The Conference is aimed at creating a platform that enables multiple parties/stakeholders/ meet to work together, and with the Institute/ University, towards the restoration and sustaining of the totality of Gadaa values through various initiatives including research, education, training, conferences, documentation and dissemination of information.
The conference was started by the blessing of Abbaa Gadaas’ who colorfully expressed their good wishes and blessings in accordance with the Oromo culture.
A welcoming speech was delivered by.Dr. Tsige Ketema, Vice President for Research and Community Services. In her speech she highlighted that Gadaa is a system where core values such as democracy and equality which include all age levels and gender are practiced since long time ago. As a system, she said, Gadaa encompasses values such as peaceful transfer of power, coherent and strong institutions that involve and educate all age levels, authentic philosophical grounds out of which concepts of time and space are extracted.

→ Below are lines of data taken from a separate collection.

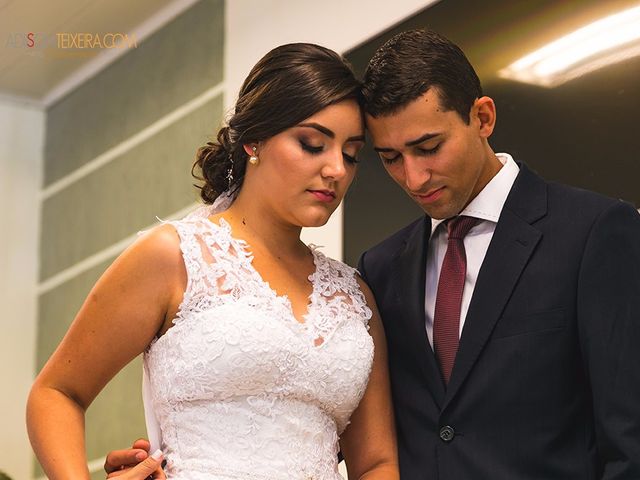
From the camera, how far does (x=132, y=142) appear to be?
5.32 m

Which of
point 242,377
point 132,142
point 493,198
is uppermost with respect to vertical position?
point 132,142

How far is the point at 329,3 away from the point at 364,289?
1866mm


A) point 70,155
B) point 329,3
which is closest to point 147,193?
point 70,155

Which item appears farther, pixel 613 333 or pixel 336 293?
pixel 336 293

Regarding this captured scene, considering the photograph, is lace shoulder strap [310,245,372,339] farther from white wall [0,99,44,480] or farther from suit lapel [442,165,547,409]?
white wall [0,99,44,480]

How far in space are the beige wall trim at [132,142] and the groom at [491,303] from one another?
2.45 meters

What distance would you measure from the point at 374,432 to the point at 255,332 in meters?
0.39

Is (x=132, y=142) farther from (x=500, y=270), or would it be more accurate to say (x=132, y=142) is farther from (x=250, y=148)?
(x=500, y=270)

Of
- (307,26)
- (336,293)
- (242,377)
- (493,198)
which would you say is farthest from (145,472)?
(307,26)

Professor Fikre Lemessa, President of Jimma University, made an opening speech, in which he emphasized on the fact that Gadaa has become an intangible world heritage.  In connection to that, he said, “as the Oromo proverb goes, ‘Fardi hingeessa malee hinwaranu;’ designing a strategy for its inclusion to academics, establishing centers of Gadaa studies in institutions such as the Institute of Oromo Studies is important to ensure the development of the system.”
He also underlined the importance of having denotation that links the current quest with the methods and substance of our predecessors who orally generated and transmitted their deep understanding of the cosmos to enable future generations to build on the legacies their ancestors maintained using more advanced and sophisticated technologies.

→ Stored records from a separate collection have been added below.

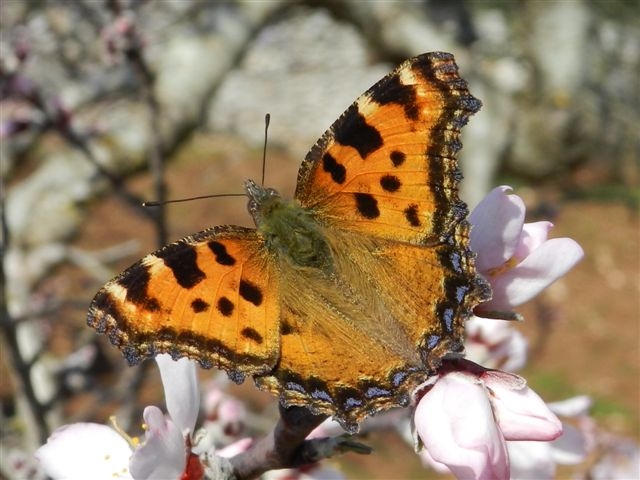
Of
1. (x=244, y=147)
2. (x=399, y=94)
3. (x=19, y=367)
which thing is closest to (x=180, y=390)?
(x=399, y=94)

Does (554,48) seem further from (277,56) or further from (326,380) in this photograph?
(326,380)

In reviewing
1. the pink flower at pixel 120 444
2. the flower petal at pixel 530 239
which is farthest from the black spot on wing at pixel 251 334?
the flower petal at pixel 530 239

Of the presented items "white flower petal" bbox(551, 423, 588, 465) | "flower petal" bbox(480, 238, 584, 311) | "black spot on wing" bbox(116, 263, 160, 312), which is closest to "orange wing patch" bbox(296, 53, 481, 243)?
"flower petal" bbox(480, 238, 584, 311)

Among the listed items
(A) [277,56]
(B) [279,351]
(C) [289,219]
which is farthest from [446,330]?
(A) [277,56]

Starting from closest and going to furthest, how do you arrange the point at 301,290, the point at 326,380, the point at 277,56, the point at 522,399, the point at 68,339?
the point at 522,399
the point at 326,380
the point at 301,290
the point at 68,339
the point at 277,56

Professor Tesema Ta’aa of Addis Ababa University delivered a keynote speech in which he underlined the great values of Gadaa in terms of  the fair play of dichotomies: male and female, young and old, self and other, the haves and the not haves are democratically and fairly treated and thus making  Gadaa an egalitarian system.

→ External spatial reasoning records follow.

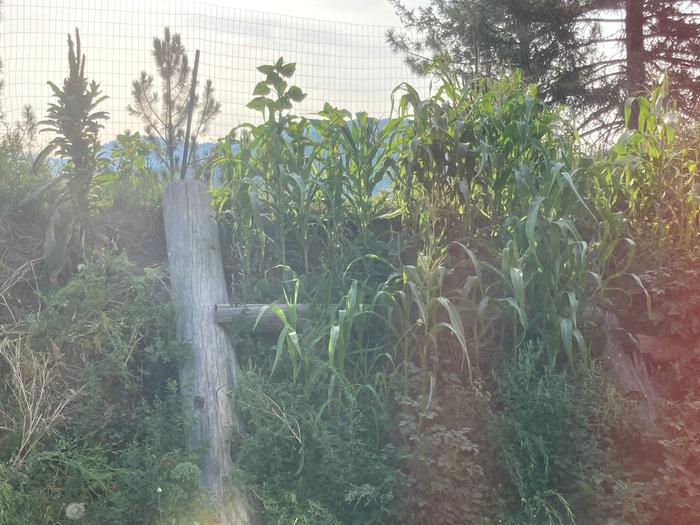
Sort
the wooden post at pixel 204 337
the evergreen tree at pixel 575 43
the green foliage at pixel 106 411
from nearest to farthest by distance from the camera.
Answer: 1. the green foliage at pixel 106 411
2. the wooden post at pixel 204 337
3. the evergreen tree at pixel 575 43

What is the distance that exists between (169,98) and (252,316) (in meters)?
3.62

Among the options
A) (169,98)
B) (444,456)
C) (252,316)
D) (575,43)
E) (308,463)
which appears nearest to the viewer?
(444,456)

At the subsequent stages of the conference, thirty five papers were presented by several prominent scholars in the plenary and five parallel sessions. Dr. Gemechu Megerasa, Dr.  Aneesa Kassam, Dr. Taddesse Berisso, Professor Marco Bassi and Chikage Oba-Smidt are among the scholars who presented lead papers during the plenary session of the conference.
The final session of the conference, chaired by Professor Taye Tolemariam, V/P for Academic Affairs at JU, discussed the way forward to glean out outstanding issues which have to be emphasized on to bring about the successful accomplishment of the Institute’s objective, namely studying the Oromo. Dr. Teshome Egeree, Director of the Institute of Oromo Studies, presented an overview on the establishment, the ongoing activities and future plans of the Institute. The points raised during the final session were instrumental in shaping the discussions and later on substantiated by the panelists of the session and the participants.
Finally, it was agreed that, the study on the Oromo should focus on the production of high quality research and its dissemination, to ensure scientific and evidence based promotion of the Oromo cultural values and practices. Besides, the conference consensually agreed on the need to gather all research outputs and books at national and international level in order to organize an archive of Oromo studies. Doing so would, as understood by the conference, enable the institute to support future researchers and scholars, both at the national level and beyond.
The Conference was wrapped up after certificates were awarded to paper presenters.